柔道は五輪代表見直しの可能性も…4月丸山対一二三は決行後、再選考議論へ
東京五輪の1年の開催延期が決まったことを受けて、全日本柔道連盟(全柔連)の中里壮也専務理事が25日、都内で取材に応じた。全日本選抜体重別選手権(4月4、5日・福岡)は予定通り男子66キロ級の五輪代表最終選考会として実施するものの、その後、既に代表が決まっている13階級を含めて、選考を見直す可能性について「これから議論することにはなる」と否定しなかった。
全柔連は東京五輪に向けた大会本番への準備期間を確保するため、4月の最終選考会を待たずに、2月の欧州大会が終わった時点で14階級中13階級で代表を決めた。
唯一決まっていない男子66キロ級は、19年世界王者の丸山城志郎(ミキハウス)と17、18年世界王者の阿部一二三(日体大)が肉薄。

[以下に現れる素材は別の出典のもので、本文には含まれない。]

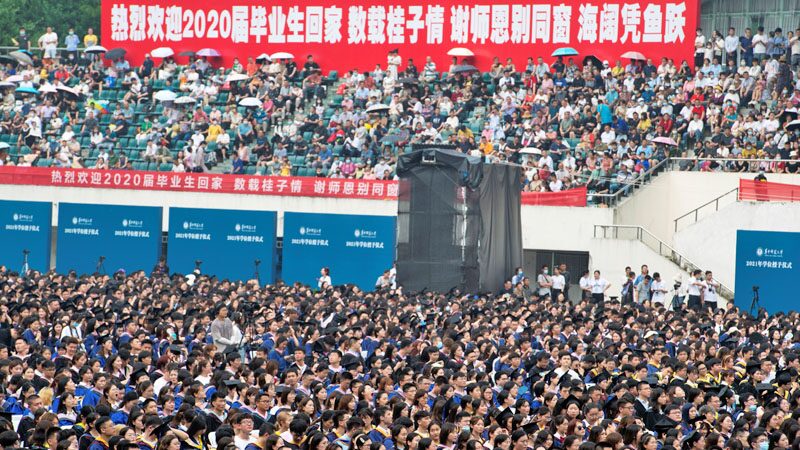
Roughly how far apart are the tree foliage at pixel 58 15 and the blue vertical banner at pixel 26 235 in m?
20.4

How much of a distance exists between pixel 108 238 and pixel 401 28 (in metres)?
11.3

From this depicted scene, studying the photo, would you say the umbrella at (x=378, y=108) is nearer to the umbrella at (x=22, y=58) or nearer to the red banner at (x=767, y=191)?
the red banner at (x=767, y=191)

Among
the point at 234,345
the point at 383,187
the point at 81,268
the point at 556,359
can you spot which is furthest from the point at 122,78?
the point at 556,359

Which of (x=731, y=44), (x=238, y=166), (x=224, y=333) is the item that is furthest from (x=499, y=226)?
(x=731, y=44)

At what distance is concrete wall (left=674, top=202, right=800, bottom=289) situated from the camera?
3039 cm

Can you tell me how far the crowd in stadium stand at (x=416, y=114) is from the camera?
33.5 meters

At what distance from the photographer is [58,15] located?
182 feet

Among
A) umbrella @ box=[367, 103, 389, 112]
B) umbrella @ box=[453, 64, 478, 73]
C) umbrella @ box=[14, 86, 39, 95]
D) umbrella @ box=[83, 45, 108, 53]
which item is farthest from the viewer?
umbrella @ box=[83, 45, 108, 53]

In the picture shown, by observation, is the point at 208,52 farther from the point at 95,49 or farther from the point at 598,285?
the point at 598,285

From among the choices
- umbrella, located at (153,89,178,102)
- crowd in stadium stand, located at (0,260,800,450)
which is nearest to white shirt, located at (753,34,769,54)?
crowd in stadium stand, located at (0,260,800,450)

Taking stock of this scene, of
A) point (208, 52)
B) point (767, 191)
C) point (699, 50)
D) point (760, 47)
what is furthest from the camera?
point (208, 52)

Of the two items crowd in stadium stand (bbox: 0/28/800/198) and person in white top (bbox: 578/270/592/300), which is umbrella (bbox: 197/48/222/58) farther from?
person in white top (bbox: 578/270/592/300)

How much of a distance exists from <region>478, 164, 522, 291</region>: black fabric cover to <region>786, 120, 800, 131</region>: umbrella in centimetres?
661

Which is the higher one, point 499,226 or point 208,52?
point 208,52
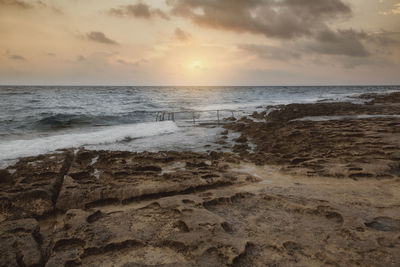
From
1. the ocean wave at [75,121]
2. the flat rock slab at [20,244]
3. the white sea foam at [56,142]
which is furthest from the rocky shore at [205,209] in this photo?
the ocean wave at [75,121]

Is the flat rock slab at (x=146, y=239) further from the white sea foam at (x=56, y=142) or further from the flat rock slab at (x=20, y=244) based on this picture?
the white sea foam at (x=56, y=142)

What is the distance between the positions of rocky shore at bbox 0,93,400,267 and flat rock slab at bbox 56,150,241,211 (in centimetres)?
2

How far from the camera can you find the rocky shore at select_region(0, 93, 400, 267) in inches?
107

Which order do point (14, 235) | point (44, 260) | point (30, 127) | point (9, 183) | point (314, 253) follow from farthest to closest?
point (30, 127)
point (9, 183)
point (14, 235)
point (44, 260)
point (314, 253)

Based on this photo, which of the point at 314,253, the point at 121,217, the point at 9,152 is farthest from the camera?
the point at 9,152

ただ、コロナ禍による五輪延期が決定し、4月の最終選考会の可否が注目されるが、全柔連としては理事会で選考規定を変更する時間がないことから、中里専務理事は「予定通り実施するしかない」と説明した。
しかし、今夏の五輪開催という大前提が崩れた状況で、柔道は全階級で金メダルを狙える金看板だけに、海外勢の勢力図も変化する中でより高みを目指すため、代表再選考を推す意見が噴出する可能性もある。一度表に出している選考規定を現時点で覆すことは難しいが、中里専務理事は「(規定の)リーガルチェックもした上で、理事会で議論することになる」と説明。14階級の代表が出そろい、延期時期も正式に決まった後、法的に問題がない場合は再選考を検討する可能性を認めた。
一方、男子60キロ級で五輪代表に決まっている高藤直寿(パーク24)はツイッターを更新し、「代表選考がやり直しになったらさすがに無理。一度(代表に)決まった選手と決められなかった選手が(再度)試合するのはメンタル面でアンフェア」と、選考見直しについて異論を唱えた。
ただ、今回ばかりは五輪延期という史上初の異常事態。代表選考において公平性を重視するか、1年後を見据えた強化を重視するか。難しい決断が迫られる。